— Start of RECORDED DATA —

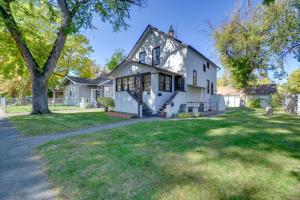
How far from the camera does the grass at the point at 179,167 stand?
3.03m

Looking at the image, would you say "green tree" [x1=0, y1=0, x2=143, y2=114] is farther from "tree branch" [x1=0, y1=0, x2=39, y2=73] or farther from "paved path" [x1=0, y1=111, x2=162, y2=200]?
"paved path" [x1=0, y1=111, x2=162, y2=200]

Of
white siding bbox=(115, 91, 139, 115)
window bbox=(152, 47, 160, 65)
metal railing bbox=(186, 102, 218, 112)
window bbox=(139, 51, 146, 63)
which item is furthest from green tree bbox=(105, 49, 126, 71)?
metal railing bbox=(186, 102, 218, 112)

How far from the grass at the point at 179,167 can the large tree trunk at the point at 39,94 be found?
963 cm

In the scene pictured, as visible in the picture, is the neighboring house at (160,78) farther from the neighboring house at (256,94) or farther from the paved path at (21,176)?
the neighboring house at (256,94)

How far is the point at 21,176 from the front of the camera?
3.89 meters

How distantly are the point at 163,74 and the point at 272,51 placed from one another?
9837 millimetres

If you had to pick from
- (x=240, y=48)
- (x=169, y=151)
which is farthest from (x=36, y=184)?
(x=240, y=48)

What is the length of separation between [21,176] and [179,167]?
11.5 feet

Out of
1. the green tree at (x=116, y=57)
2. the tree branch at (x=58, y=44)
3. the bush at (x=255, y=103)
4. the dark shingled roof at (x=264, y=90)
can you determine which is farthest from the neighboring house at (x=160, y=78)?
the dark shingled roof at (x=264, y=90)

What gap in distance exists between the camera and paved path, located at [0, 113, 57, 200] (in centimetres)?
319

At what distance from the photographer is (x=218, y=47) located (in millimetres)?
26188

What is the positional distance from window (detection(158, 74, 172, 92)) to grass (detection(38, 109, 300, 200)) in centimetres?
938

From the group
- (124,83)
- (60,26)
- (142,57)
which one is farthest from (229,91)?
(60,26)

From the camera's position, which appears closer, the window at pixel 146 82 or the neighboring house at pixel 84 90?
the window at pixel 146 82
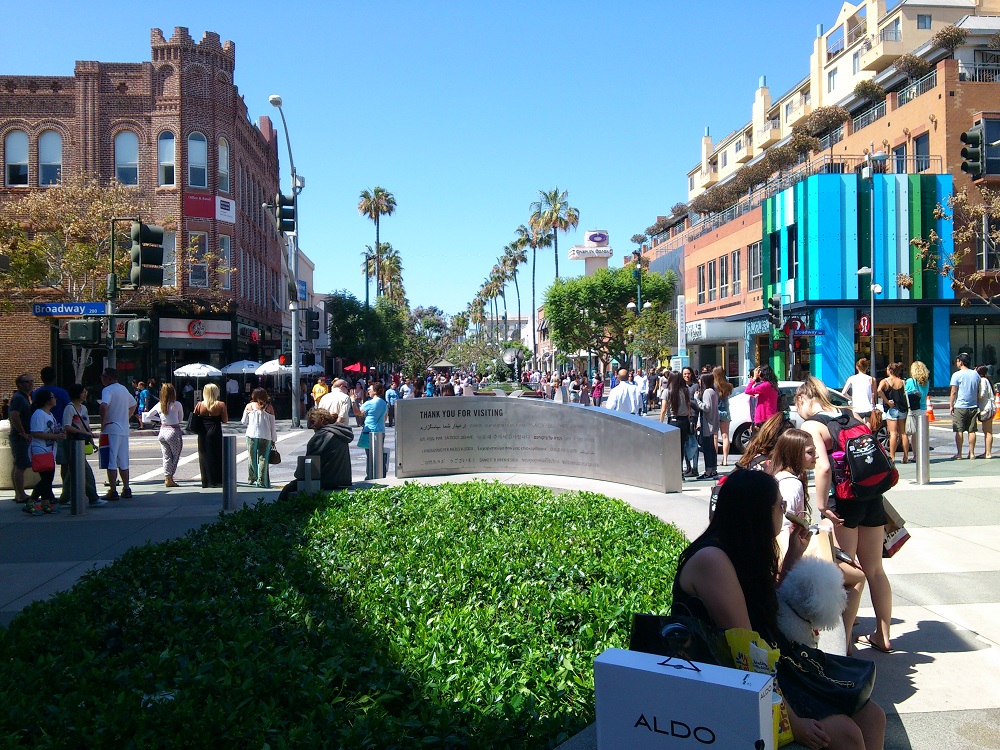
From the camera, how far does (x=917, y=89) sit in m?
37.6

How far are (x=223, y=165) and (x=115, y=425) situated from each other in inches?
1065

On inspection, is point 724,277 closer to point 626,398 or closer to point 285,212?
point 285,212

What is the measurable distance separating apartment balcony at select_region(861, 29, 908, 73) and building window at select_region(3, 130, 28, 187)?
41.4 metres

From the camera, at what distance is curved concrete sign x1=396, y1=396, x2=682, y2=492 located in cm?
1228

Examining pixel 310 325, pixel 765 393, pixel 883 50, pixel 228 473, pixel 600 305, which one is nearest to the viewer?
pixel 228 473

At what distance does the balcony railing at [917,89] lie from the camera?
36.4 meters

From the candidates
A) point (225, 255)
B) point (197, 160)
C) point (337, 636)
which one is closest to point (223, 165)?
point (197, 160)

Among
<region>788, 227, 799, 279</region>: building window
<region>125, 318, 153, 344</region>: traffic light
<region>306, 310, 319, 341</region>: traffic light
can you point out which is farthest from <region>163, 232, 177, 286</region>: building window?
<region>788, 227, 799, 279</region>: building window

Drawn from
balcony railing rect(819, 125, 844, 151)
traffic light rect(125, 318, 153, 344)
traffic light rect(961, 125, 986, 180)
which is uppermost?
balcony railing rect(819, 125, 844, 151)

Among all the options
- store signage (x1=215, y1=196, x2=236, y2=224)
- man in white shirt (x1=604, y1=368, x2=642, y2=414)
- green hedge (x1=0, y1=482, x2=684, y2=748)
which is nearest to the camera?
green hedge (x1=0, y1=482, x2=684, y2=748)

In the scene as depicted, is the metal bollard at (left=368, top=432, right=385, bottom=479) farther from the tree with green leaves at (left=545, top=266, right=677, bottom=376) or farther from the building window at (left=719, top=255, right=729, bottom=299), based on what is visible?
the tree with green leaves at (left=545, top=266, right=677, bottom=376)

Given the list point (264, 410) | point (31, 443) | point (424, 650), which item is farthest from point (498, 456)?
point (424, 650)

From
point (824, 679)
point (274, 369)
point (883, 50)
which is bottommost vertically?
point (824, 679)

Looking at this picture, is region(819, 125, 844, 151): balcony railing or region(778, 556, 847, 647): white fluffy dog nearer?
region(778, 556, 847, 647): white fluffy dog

— End of RECORDED DATA —

_WRITTEN PROBLEM_. Copy the part of the data above that begins with the line containing "Looking at this" and runs to the end of the data. Substitute "metal railing" for "balcony railing" and change nothing else.

_WORKED ANSWER_.
Looking at this picture, is region(819, 125, 844, 151): metal railing or region(778, 556, 847, 647): white fluffy dog nearer?
region(778, 556, 847, 647): white fluffy dog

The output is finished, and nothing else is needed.